Saved entries
Segment Open
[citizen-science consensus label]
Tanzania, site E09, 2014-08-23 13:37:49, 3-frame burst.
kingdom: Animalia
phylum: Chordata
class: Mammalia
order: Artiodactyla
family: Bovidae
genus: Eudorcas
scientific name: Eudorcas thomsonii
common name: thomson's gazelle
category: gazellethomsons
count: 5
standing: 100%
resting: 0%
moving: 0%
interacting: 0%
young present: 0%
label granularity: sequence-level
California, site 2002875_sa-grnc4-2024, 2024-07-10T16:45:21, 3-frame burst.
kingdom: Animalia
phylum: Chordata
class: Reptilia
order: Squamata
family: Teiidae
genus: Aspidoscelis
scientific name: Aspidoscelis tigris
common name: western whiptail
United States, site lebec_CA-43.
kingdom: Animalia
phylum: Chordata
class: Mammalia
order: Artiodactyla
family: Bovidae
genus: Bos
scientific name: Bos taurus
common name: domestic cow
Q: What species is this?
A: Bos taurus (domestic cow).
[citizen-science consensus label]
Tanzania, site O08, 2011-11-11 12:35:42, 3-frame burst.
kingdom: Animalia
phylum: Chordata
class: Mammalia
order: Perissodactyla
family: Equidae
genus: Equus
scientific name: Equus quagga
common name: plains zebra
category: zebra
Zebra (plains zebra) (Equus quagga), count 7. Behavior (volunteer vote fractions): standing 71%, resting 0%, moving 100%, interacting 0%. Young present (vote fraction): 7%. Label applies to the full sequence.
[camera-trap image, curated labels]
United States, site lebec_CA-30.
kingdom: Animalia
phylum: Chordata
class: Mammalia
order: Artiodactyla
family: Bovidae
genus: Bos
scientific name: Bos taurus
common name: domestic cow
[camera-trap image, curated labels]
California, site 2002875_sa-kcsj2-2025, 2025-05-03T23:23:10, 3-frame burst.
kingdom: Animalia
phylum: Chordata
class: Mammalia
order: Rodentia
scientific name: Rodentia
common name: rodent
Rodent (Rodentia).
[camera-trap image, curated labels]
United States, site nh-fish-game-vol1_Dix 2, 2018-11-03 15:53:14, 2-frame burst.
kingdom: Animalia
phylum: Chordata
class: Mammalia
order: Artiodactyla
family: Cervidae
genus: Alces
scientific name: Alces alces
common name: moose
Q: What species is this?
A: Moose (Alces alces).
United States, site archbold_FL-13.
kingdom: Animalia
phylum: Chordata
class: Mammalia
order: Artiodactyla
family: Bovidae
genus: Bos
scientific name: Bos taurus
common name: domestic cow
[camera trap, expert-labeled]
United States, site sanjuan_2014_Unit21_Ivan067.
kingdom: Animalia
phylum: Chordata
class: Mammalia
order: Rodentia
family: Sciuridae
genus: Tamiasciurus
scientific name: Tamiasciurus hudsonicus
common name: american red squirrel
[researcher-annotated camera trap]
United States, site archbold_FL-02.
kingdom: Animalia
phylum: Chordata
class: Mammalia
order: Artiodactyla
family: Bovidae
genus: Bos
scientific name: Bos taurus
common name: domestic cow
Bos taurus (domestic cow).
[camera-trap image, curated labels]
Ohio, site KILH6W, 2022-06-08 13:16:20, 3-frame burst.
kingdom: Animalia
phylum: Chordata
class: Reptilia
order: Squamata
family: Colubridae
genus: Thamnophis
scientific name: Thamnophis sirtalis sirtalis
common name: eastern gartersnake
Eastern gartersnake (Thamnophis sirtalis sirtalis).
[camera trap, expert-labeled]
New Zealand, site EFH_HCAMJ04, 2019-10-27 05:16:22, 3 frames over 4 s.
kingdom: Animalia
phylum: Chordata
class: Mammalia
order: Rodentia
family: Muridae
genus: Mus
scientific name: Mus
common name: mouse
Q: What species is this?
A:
Segment Closed
* [ASSIGNMENT] Your answer should be the lines above from the one containing "common name: western whiptail" through the one containing "genus: Equus", copied exactly and with both ends kept.

* [EXPECTED ANSWER]
common name: western whiptail
United States, site lebec_CA-43.
kingdom: Animalia
phylum: Chordata
class: Mammalia
order: Artiodactyla
family: Bovidae
genus: Bos
scientific name: Bos taurus
common name: domestic cow
Q: What species is this?
A: Bos taurus (domestic cow).
[citizen-science consensus label]
Tanzania, site O08, 2011-11-11 12:35:42, 3-frame burst.
kingdom: Animalia
phylum: Chordata
class: Mammalia
order: Perissodactyla
family: Equidae
genus: Equus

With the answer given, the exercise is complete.